**Quoted passage:**
The first type of newly coined words, i.e. those which designate new-born concepts,
may be named terminological coinages or terminological neologism. The second type, i.e.
words coined because their creators seek expressive utterance may be named stylistic
coinages or stylistic neologisms.
Among new creations those with the suffix –ize seem to be most frequent. The
suffix –ize gives a strong shade of bookishness to new words. Here are some more
examples of neologisms with this suffix:
‘detribalized (Africans) ; ‘accessorize’; ‘moisturize’ ‘villagize’.
Thomas Pyles writes:
“The –ize suffix… is very voguish in advertising copy, a most potent disseminator
of modish expressions;…its fashionableness may recently begun to flourish.”
Some affixes are themselves literary in character and naturally carry this property to
derivatives formed with their help. Thus, for example, the
prefix anti-has given us a
number of new words which are gradually becoming recognizable as facts of the English
vocabulary, e.g.

[Questions about pictured scenes]
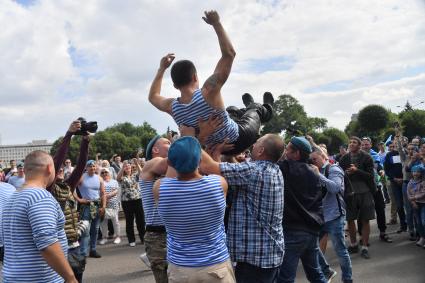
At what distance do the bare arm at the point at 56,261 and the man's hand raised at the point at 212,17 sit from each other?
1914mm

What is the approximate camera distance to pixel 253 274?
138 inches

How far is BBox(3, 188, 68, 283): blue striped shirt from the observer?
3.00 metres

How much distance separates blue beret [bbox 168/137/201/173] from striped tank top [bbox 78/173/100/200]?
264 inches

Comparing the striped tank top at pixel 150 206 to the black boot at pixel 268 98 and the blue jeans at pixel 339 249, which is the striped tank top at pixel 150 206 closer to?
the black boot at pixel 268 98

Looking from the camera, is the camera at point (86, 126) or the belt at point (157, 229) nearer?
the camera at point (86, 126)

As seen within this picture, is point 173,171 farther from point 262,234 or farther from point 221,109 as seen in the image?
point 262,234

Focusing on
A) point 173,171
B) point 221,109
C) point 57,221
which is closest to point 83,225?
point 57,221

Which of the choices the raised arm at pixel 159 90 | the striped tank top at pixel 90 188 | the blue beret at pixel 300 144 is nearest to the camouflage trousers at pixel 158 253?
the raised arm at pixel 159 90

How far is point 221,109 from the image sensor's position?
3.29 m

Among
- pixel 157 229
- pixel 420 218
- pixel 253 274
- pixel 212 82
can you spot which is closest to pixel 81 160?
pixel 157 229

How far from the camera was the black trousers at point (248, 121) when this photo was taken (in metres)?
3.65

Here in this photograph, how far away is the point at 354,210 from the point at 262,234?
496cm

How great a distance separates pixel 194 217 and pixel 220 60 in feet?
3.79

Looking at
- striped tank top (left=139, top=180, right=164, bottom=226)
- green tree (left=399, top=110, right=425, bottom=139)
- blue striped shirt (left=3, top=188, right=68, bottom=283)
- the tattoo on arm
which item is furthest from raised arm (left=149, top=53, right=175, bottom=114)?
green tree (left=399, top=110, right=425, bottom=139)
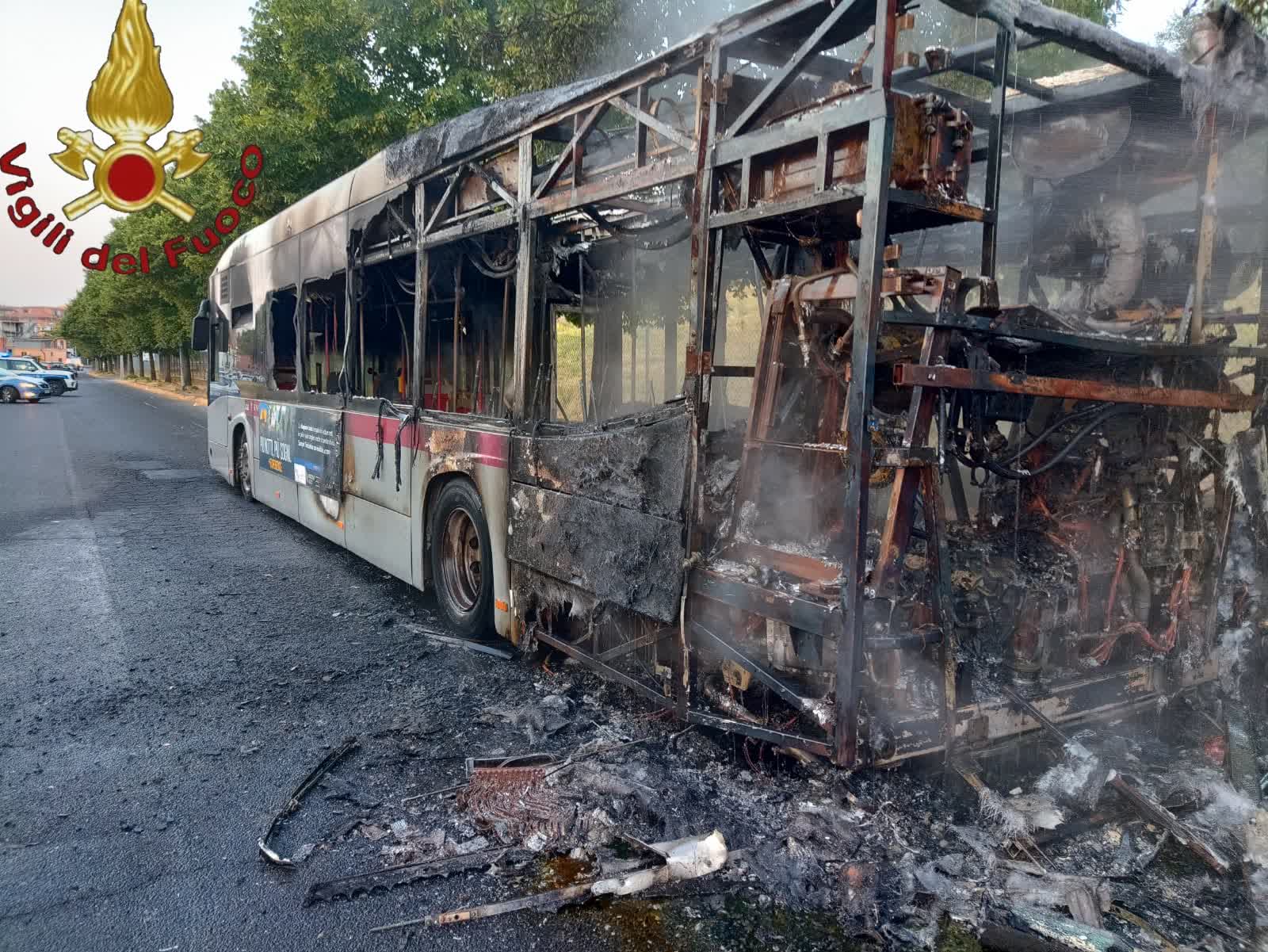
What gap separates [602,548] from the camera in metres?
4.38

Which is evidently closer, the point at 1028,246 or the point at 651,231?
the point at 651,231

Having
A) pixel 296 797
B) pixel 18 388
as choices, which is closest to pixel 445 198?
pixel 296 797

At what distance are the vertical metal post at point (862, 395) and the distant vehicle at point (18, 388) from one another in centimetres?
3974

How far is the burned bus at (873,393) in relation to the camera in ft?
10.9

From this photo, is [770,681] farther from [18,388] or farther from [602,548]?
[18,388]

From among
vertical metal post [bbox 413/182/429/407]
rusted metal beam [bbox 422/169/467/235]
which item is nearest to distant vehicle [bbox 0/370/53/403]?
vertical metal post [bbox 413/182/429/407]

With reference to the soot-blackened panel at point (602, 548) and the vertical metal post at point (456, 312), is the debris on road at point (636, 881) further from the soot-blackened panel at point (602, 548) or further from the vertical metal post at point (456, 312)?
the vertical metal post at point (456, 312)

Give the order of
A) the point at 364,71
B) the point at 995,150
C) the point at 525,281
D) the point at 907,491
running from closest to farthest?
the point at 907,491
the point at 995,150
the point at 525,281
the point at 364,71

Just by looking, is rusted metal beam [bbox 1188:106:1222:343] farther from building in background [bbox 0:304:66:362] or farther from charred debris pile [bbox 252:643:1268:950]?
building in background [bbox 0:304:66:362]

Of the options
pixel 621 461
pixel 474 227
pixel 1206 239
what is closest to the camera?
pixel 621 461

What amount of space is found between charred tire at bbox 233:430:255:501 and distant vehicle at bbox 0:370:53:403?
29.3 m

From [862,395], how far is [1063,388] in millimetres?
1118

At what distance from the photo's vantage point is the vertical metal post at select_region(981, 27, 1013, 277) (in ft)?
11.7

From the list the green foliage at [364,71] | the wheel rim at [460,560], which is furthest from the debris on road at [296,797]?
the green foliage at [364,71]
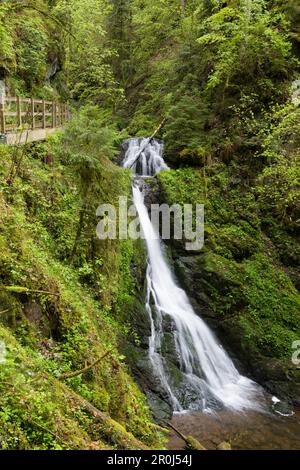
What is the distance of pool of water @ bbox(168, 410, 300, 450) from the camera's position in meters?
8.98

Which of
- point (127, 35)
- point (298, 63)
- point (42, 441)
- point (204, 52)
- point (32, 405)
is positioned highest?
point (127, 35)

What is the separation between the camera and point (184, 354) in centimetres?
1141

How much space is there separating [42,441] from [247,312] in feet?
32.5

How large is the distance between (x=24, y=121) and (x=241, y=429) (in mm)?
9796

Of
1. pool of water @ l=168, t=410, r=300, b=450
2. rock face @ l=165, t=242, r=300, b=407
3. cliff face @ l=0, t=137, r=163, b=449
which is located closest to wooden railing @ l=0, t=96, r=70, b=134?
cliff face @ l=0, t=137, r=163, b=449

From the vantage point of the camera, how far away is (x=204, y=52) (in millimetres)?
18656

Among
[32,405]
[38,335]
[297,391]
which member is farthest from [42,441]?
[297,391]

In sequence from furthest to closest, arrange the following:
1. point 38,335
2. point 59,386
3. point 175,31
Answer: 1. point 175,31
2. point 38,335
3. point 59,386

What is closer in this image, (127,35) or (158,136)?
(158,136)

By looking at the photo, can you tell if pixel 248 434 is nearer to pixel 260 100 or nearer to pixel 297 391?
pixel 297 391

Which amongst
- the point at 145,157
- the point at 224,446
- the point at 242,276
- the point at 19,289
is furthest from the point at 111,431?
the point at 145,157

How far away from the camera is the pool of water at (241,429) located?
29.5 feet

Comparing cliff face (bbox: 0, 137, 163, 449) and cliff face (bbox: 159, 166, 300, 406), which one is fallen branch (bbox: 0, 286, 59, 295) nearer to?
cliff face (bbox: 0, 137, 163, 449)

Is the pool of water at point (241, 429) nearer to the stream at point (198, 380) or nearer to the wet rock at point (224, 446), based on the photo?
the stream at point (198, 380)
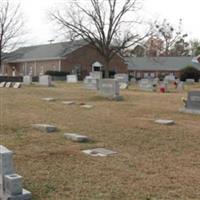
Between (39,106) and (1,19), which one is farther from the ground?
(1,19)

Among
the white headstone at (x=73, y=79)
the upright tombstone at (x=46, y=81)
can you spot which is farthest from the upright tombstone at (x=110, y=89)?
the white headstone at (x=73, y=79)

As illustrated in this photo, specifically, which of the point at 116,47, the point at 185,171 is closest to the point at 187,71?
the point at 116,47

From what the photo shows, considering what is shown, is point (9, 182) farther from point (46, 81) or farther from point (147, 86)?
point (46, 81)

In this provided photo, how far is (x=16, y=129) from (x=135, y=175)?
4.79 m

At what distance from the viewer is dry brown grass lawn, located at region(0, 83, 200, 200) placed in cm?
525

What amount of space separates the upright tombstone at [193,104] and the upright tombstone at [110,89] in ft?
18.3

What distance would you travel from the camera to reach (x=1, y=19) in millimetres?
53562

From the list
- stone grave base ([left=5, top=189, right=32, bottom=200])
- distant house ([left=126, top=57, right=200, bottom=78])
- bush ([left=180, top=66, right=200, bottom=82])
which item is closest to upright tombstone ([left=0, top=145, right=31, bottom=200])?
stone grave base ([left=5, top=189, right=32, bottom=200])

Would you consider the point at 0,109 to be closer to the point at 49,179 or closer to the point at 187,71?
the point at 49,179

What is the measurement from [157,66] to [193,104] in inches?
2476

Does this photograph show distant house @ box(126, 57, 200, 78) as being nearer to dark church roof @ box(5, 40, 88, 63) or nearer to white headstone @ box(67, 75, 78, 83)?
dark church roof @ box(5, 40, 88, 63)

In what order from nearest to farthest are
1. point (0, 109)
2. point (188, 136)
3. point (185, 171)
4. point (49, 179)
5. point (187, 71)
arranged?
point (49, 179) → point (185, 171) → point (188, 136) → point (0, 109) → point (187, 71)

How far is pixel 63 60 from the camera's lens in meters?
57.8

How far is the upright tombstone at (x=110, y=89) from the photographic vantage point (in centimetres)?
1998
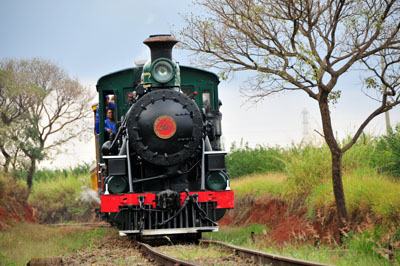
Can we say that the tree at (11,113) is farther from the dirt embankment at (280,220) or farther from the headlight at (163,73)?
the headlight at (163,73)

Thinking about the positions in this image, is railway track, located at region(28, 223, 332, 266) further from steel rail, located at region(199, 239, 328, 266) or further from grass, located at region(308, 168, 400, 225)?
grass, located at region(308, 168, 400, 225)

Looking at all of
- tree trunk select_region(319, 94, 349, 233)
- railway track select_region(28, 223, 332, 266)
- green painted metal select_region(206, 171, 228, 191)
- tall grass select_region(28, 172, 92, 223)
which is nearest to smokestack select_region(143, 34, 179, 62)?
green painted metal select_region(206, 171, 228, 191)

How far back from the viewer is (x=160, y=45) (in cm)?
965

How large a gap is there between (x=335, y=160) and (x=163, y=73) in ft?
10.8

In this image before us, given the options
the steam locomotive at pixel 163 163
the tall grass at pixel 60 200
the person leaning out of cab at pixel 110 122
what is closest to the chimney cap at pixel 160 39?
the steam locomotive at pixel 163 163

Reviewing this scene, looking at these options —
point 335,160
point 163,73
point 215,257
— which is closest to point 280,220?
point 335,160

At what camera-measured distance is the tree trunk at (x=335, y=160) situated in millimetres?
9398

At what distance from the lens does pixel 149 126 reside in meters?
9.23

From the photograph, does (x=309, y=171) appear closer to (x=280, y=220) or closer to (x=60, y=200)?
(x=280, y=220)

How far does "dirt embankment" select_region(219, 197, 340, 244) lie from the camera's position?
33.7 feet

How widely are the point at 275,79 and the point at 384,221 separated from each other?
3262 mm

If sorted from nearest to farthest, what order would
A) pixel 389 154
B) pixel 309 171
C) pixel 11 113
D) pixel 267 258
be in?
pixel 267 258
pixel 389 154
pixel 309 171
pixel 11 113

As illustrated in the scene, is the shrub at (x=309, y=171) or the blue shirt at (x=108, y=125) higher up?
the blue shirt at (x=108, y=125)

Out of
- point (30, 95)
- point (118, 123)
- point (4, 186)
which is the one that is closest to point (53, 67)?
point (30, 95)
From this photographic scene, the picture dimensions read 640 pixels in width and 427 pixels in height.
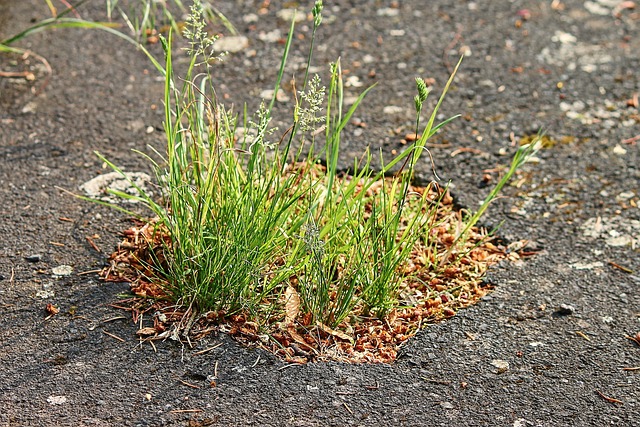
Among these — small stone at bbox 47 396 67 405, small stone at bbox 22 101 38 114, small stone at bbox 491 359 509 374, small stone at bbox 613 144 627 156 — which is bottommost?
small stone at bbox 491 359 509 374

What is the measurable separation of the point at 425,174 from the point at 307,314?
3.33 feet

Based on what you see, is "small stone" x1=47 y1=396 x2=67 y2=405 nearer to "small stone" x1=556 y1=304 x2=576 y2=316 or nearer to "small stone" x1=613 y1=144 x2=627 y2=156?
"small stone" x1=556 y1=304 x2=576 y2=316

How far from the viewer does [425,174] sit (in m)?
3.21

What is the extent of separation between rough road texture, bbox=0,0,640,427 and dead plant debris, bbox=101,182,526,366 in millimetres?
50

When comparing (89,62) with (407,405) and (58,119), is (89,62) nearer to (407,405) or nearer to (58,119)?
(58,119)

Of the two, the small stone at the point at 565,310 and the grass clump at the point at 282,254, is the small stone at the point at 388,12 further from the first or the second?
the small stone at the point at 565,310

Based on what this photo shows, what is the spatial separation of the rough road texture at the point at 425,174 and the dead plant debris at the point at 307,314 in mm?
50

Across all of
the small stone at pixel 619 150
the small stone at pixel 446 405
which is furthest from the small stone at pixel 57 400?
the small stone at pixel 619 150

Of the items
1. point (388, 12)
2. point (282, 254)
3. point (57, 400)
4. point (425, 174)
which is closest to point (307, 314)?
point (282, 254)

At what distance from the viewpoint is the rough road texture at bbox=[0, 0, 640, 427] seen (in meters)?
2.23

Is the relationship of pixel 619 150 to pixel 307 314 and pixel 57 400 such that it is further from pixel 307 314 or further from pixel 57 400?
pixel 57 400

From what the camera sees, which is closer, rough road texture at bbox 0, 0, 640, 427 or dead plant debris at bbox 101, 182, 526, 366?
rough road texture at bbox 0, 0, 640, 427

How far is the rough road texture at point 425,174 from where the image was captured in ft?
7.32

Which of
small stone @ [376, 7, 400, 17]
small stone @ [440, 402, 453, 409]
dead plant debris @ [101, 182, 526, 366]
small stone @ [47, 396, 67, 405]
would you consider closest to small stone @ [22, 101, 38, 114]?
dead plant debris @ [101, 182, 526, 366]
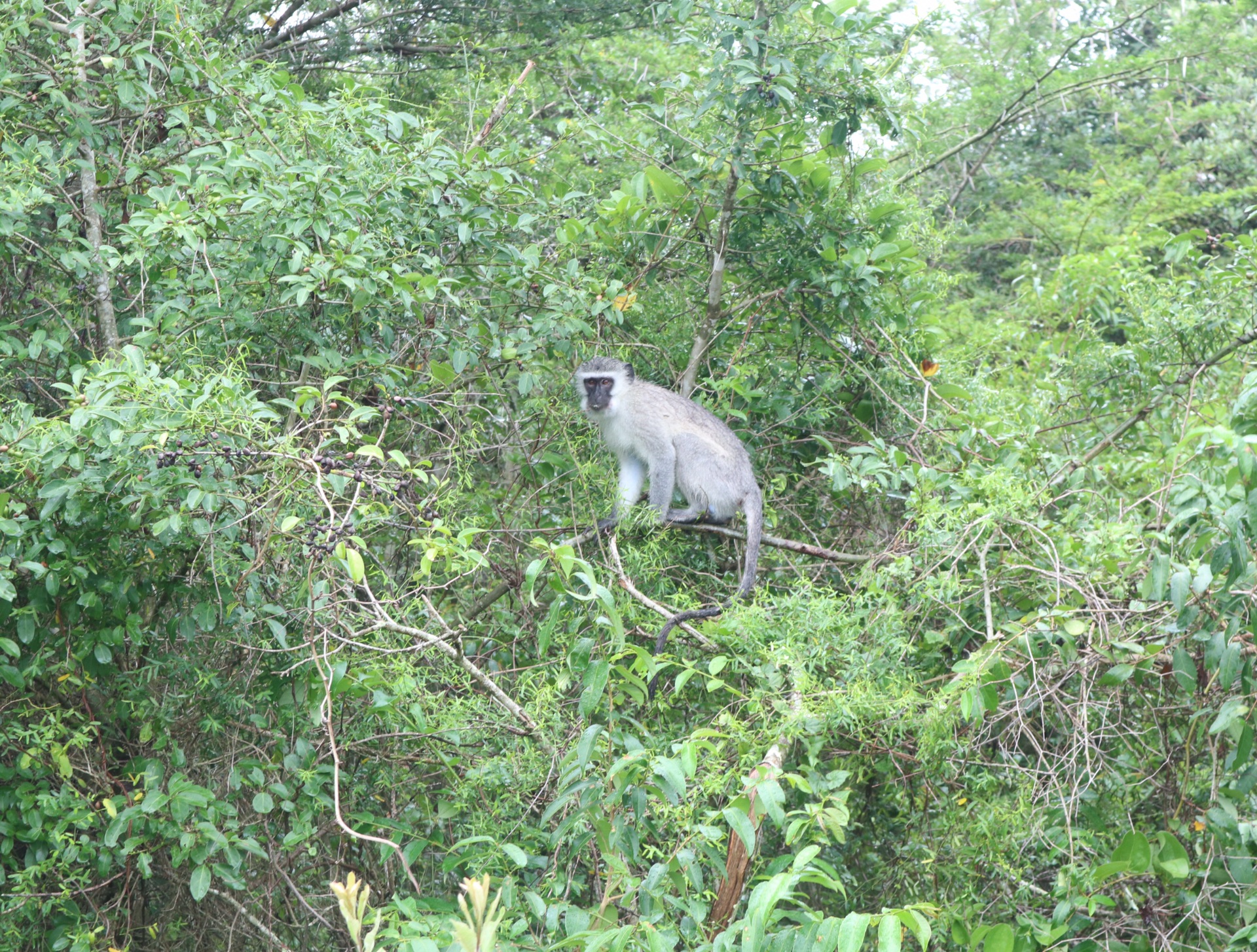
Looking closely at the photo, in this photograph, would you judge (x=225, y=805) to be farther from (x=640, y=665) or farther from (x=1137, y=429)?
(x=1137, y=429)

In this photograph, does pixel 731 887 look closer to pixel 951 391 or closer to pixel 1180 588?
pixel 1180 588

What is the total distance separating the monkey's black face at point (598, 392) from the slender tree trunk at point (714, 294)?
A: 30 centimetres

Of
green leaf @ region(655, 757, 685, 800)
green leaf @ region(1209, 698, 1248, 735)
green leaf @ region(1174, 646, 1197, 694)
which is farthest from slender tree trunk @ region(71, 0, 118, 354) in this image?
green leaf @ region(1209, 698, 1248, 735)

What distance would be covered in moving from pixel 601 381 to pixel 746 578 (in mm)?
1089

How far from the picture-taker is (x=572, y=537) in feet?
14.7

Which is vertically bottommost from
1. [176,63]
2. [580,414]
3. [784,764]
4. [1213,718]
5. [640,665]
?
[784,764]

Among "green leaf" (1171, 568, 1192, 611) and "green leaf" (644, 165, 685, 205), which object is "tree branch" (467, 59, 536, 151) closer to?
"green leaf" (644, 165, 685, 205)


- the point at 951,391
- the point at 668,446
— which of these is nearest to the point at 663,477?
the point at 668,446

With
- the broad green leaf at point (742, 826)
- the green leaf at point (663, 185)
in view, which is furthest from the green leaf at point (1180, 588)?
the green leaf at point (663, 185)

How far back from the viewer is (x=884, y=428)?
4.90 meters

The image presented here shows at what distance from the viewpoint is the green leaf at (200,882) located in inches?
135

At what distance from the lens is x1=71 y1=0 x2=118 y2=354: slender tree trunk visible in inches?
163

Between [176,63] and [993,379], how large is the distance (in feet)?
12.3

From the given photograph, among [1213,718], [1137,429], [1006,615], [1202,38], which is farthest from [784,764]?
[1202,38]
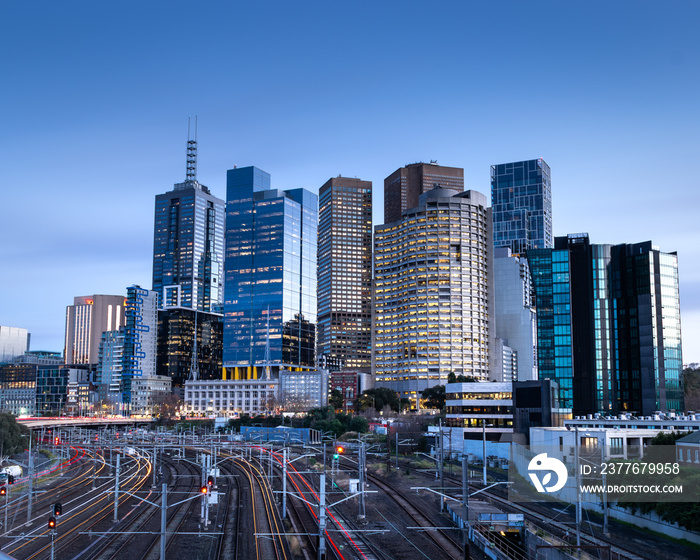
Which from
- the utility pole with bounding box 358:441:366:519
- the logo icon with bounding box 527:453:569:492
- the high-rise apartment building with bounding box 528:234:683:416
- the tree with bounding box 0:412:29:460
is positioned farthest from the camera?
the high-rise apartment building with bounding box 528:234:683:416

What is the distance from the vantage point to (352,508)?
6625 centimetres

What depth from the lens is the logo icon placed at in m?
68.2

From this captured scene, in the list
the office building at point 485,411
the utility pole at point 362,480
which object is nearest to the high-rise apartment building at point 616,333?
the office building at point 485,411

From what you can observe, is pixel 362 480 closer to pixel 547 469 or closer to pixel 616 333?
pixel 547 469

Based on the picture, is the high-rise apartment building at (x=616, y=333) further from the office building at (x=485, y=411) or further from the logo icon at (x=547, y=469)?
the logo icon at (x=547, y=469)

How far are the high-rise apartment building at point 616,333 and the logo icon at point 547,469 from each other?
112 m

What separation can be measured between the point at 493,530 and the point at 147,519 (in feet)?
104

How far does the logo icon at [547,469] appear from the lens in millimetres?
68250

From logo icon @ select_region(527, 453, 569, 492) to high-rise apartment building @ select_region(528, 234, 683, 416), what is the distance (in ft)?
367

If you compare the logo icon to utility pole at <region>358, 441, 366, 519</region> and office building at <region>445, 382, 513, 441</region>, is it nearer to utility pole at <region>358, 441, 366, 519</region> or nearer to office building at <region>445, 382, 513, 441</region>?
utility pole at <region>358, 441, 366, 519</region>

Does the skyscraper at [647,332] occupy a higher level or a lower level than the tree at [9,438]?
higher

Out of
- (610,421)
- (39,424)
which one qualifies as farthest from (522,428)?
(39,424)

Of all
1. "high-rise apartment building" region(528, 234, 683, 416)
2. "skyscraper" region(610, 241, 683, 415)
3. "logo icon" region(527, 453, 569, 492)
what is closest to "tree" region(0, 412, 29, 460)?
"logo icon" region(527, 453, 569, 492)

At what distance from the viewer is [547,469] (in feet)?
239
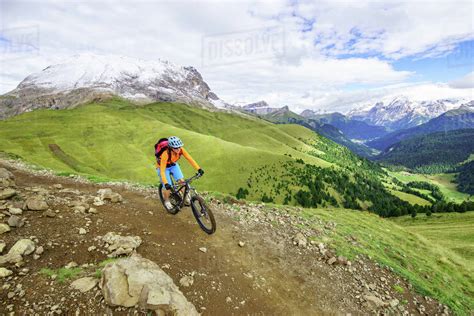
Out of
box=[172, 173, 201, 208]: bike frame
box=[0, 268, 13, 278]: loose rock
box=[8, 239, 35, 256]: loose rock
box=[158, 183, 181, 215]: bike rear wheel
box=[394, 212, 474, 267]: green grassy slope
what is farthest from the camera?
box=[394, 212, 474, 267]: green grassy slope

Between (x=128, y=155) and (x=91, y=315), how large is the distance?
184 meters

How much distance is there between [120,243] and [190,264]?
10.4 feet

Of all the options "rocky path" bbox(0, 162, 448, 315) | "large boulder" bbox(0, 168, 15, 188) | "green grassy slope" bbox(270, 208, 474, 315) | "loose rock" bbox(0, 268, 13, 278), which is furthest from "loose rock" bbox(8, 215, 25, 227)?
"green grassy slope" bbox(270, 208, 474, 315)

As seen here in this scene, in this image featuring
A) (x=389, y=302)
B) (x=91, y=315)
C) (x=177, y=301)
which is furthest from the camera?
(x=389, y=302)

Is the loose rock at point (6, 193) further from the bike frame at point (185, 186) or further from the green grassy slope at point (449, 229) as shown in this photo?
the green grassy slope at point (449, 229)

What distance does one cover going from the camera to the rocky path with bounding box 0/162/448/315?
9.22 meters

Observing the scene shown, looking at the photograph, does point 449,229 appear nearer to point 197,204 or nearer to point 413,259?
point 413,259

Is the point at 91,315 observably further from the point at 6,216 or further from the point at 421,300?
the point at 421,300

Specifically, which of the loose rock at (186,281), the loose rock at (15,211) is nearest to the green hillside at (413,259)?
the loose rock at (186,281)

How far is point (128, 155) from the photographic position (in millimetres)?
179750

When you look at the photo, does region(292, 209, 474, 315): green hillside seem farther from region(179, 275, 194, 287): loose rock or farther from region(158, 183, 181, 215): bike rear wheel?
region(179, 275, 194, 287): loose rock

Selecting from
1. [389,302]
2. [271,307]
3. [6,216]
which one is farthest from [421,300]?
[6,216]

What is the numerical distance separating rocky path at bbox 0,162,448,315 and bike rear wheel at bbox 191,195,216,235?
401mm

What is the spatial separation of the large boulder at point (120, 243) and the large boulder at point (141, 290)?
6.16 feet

**Instructions for the task:**
Please repeat, word for word, the part of the passage on neologisms starting at "The first type" and ending at "(Africans) ; ‘accessorize’; ‘moisturize’ ‘villagize’.".

**Exercise solution:**
The first type of newly coined words, i.e. those which designate new-born concepts,
may be named terminological coinages or terminological neologism. The second type, i.e.
words coined because their creators seek expressive utterance may be named stylistic
coinages or stylistic neologisms.
Among new creations those with the suffix –ize seem to be most frequent. The
suffix –ize gives a strong shade of bookishness to new words. Here are some more
examples of neologisms with this suffix:
‘detribalized (Africans) ; ‘accessorize’; ‘moisturize’ ‘villagize’.